M. Kerrien est inculpé d’avoir donné des ordres pour attacher avec des cordes sur son lit une vieille femme, à demi-démente, Mme Lefrançois, sous prétexte que ses promenades nocturnes troublaient le calme du dortoir. C’est la femme Bertrand qui, aidée de Crozet, aurait brutalement exécuté cet ordre. Ces deux derniers et l’économe Mazéas auraient, en outre, fait preuve, à l’égard de quelques autres vieillards d’une brutalité révoltante. C’est sur la plainte de la fille d’une des victimes, Mme Lentz, qui succomba le lendemain du jour où elle avait subi certains sévices, que le parquet fut mis en mouvement. Le bruit courait même que Mme Lentz avait été à demi étranglée.

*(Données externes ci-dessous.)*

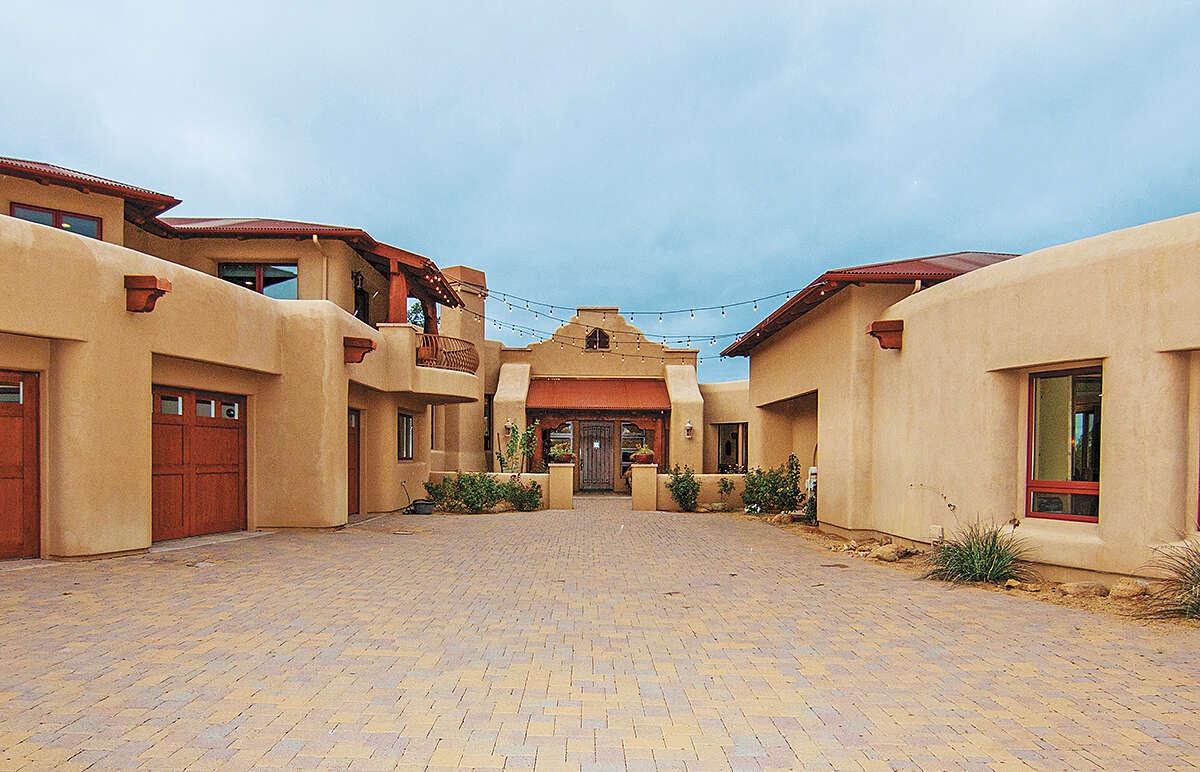 Single Family for Sale at 4725 W Phantom Hill Road Prescott, Arizona 86305 United States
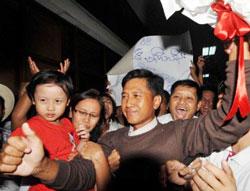 Nhà dân chủ đối lập nổi tiếng Kyaw Min Yu cũng được chính phủ Miến trả tự do. AFP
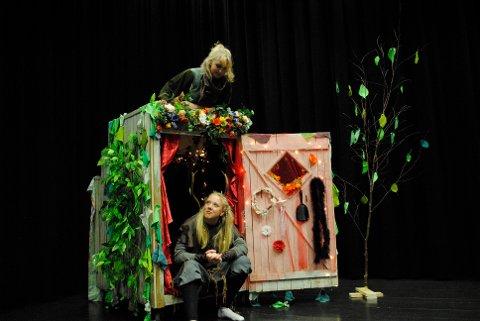 ALVER: Sofie Skavhaug (øverst) og Ingalill Myhr øver sammen på forestillingen En Midtsommernattsdøgn der de spiller alver.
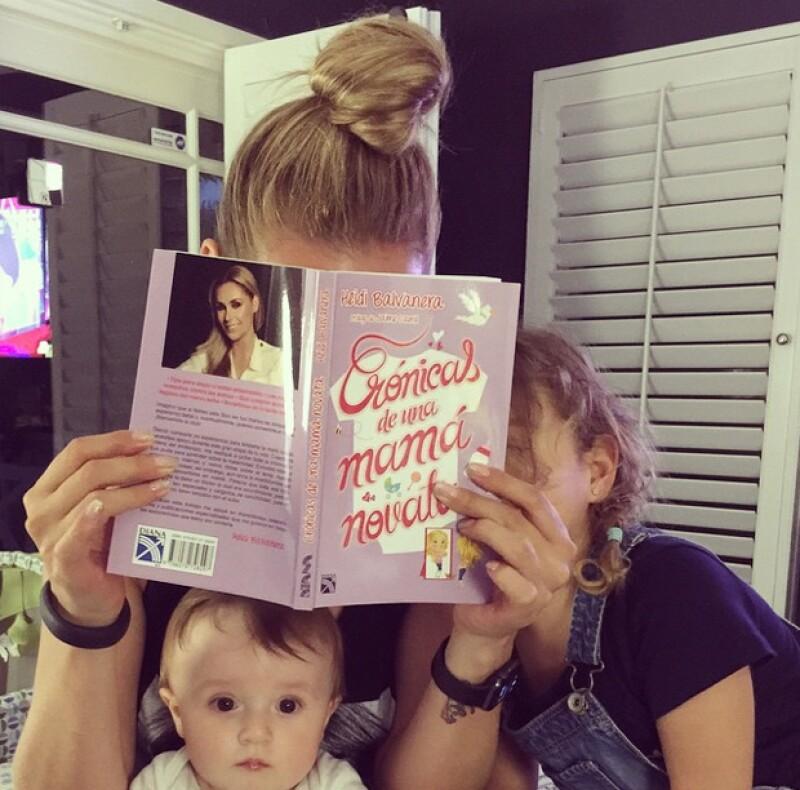 Heidi con su nuevo libro en manos, acompañada por Elena y Jaimito.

Les constatations du Dr Socquet, médecin légiste, commis par le magistrat instructeur, n’ont pas permis de considérer ces accusations comme fondées. Mais l’information en dehors de faits établissant la mauvaise tenue, au point de vue hygiénique, de l’asile, a recueilli certains témoignages émanant, soit d’anciens pensionnaires, et sur lesquels a été fondé le renvoi des inculpés en police correctionnelle. Le directeur, l’économe, l’infirmier et l’infirmière protestent contre les témoignages, affirmant le premier qu’il n'a jamais donné aucun ordre qu’il ne puisse avouer, les autres que, s’il leur est arrivé de prendre des mesures pour empêcher quelques malades de faire du désordre, jamais elles n’ont eu le moindre caractère de brutalité.
Notons que M.Kerrien a été pendant quatorze ans frère franciscain et qu’il prétend n’avoir abandonné cet ordre que pour obéir aux dernières volontés de son père qui, à son lit de mort, lui avait recommandé de fonder un asile de vieillards.

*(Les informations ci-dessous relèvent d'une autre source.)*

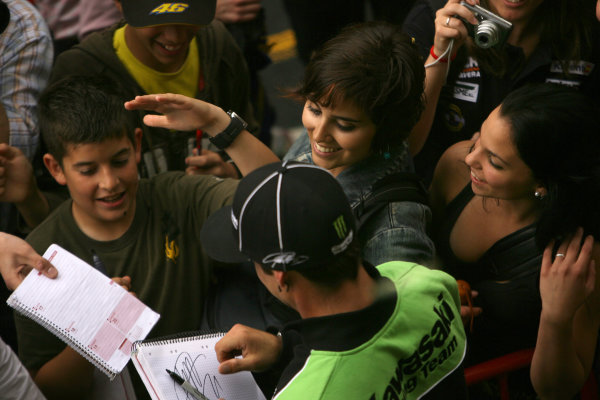 Circuit de Catalunya, Barcelona, Spain.5th June 2008.John Hopkins Kawasaki Racing Team keeps the ladies happy.World Copyright: Martin Heath / LAT Photographicref: Digital Image Only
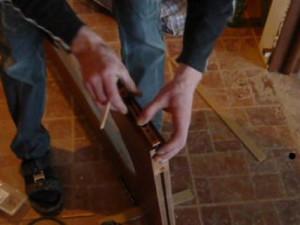 Разметка установки ригельного шпингалета на межкомнатную дверь
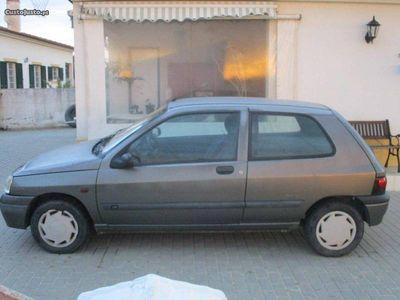 usado Renault Clio 1.9D-191mil km reais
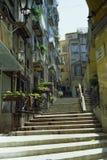 NAPELS, ITALIË, 1975 - de zon verlicht een kenmerkende steeg van Napels royalty-vrije stock afbeeldingen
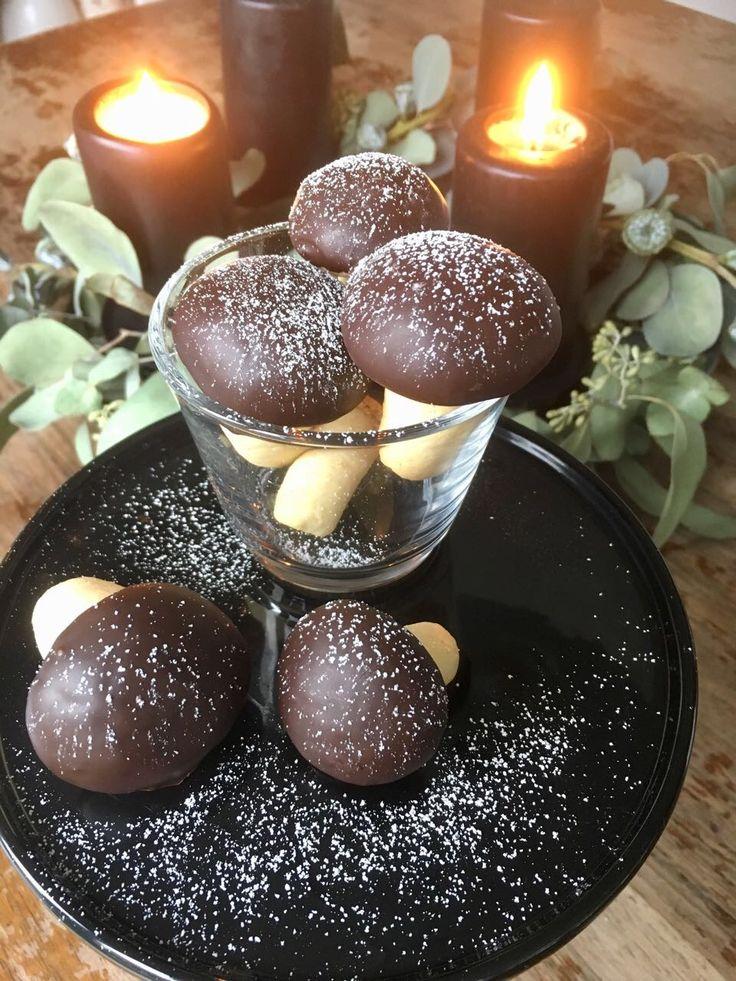 Sind die nicht süüüüüüüß? Ich hab' mich direkt in diese hübschen Pilze verguckt, die Jana gezaubert hat! Viel zu schade zum Essen… aber auch oberlecker! Und für die Weihnachtstage doch einfac…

Il a fait des acquisitions d’immeubles assez importantes. Mais il soutient que ce n’est pas le résultat des gains opérés dans l’établissement. Ces ressources, dit-il, lui viennent de la succession de son père, ancien camionneur, et de celle de sa mère.
Divers témoins à décharge qui ont été soignés dans l’établissement et qui payaient pour cela une pension annuelle de mille francs sont venus déclarer qu’ils n’avaient pour leur part aucun grief à formuler – au contraire. Mais la prévention prétend que les mauvais traitements ne s’exerçaient qu’à l’égard de pauvres diables, dont le prix de pension était des plus modiques. Telle est trop souvent l’assistance privée : une exploitation…
Le ministère public a conclu à une application sévère de la loi. À huitaine, le tribunal entendra les défenseurs et, en première ligne, Me Ménard, qui assiste M. Kerrien.